洞窟、もしくは海溝でも覗き込んだ気にさせる、真っ黒な瞳。完璧な形の弧を描いた唇が、ひとつひとつの音を丁寧に発音する。
「新月さん。聞こえているのなら、来てくれませんか?」
こうして見ると案外この子も警戒心が強くて、そして自分達には心を開いてくれてたのだな、と夏牙は感じた。
「…。」
気付くと新月がいた。彼が突然現れることはよくあることで、そこは別段驚かない。愉愉もここ何日かで学習したらしく、そこに関しては特に反応しない。
いつも通り。
何かよく分からない違和感が新月の顔に張り付いてて、愉愉が何処か鬱屈とした目をしていて、夏牙が立ち尽くしている以外は。
「新月さん。今の、聞いてた?」
愉愉は微笑んでいて、新月は無表情で、二人の感情は読めない。
「聞いていた。」
「何か隠してる?」
新月の目が揺れた。息を吹きかけられた、蝋燭の火みたいに。騒めく紺青に、夏牙の心にもさざ波が立つ。
「新月さん。何か、隠してるんでしょ?」
「…どう、すれば、良いのか分か、らない。」
ぶつぶつ区切れた文字と文字の間から、混乱と恐怖が垣間見える。一度崩壊したせいで止まらなくなり、新月は喘ぐ声で、しかし依然として無表情で続けた。

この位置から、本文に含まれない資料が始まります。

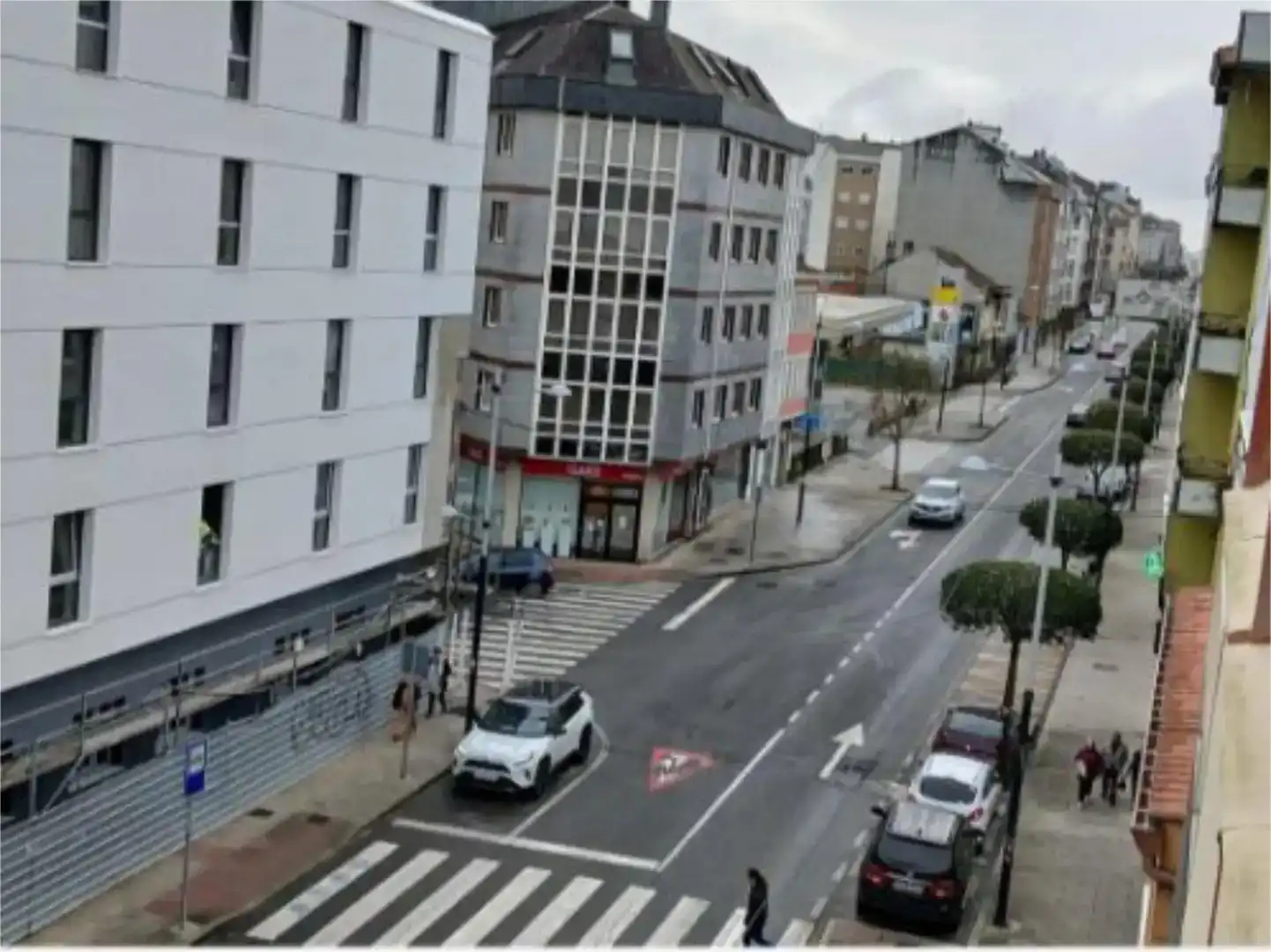 Piso de 140 m² en Ferrol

「華読が華読な、ら。誰かを脅したのは、華読、かも、知れない。」
感情の揺れひとつ無く激動の人生を生き抜いた彼が、そんな声を出すのは初めてで、夏牙は一拍動くのが遅れた。愉愉は状況の理解より先に新月の肩を支える。そして首を傾けて、床に落下した彼の視界に無理矢理侵入した。

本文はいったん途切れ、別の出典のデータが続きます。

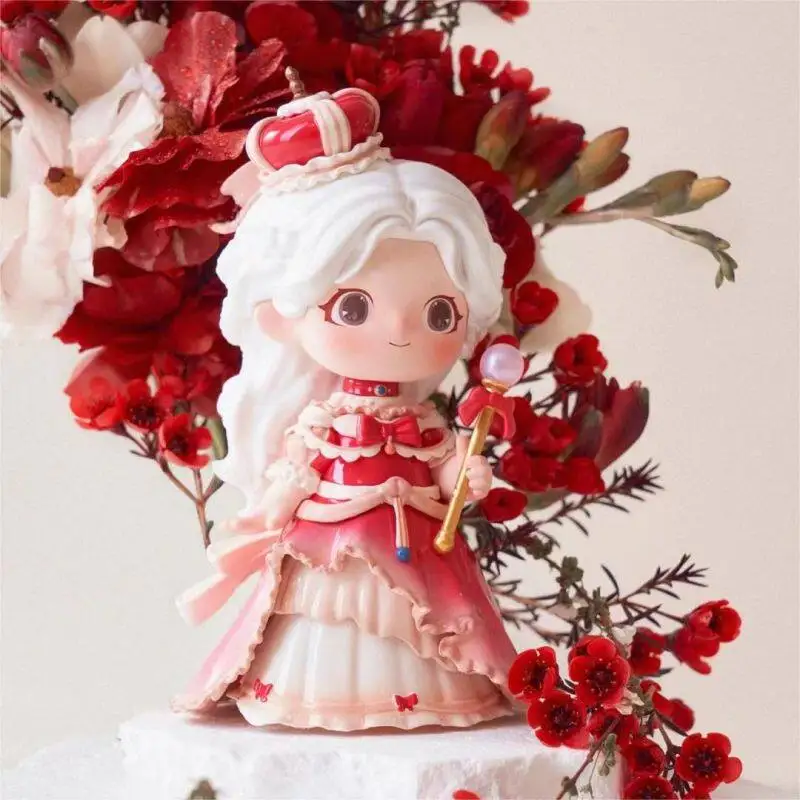 Genuine Qiaoqiao JOY Early Spring Diary Blind Box Trendy Toy Figurine Cute Doll Decorative Ornament Toy Gift
Genuine Qiaoqiao JOY Early Spring Diary Blind Box Trendy Toy Figurine Cute Doll Decorative Ornament Toy Gift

「待って。落ち着いて下さい。新月さん。新月さん、ボクの方を見て。ゆっくり。かどく、と言うのは?」
最初は焦点がぶれていた新月の目だったが、徐々に漆黒の瞳に定まり始める。
「華読は、俺の妹。」
「誰かを脅したのはその人かも知れない、というのは、その人が想寧神社関係者に情報を喋らせたという意味ですね。何故そう思うんですか?」
「華読は、強い神降ろしの力を持っている。そして昔、神降ろしの力で記憶の一部を消す方法を見つけた。」
「喋らせて、その記憶だけを消す…。」
愉愉が目を眇める。その姿が余計不安に火をつけたと見え、新月は愉愉の腕を摑んだ。
「妹が、妹が脅したのか?」
「それは分かりません。その方法、他に知る人は?」
「華普が妹に、話すことを止めていたから、いないはずだ。」
「情報が漏れてた可能性もあるし、その華読さん自身も、両親に脅されて行動したのかも知れません。」
「二人が華読を脅すのはあり得ない。二人は妹を何よりも愛している。」
漆黒の瞳が伏せられる。浅く頷き、静かな声色で、
「じゃあ、嘘つかれたのかも。ボク等はまだ何も確信が無い。下手に決めつけて盲信的になるのは危険です。」
「…。分かった。」
こくんと首を縦に動かした新月。夏牙は、彼の瞳の穏やかな光に、安堵する。夏牙と会ったばかりの頃は、彼はこんな目をしなかった。段々と凶暴さが消え、代わりにたまに、今の様な穏やかな光が浮かぶようになった。
愉愉が来てから、その目をする頻度が増えた気がする、と夏牙は思う。
目や髪の色も出身も口調も特技も違う二人は、お互いの目を見て、何を思ったのか夏牙には分からないが、微苦笑した。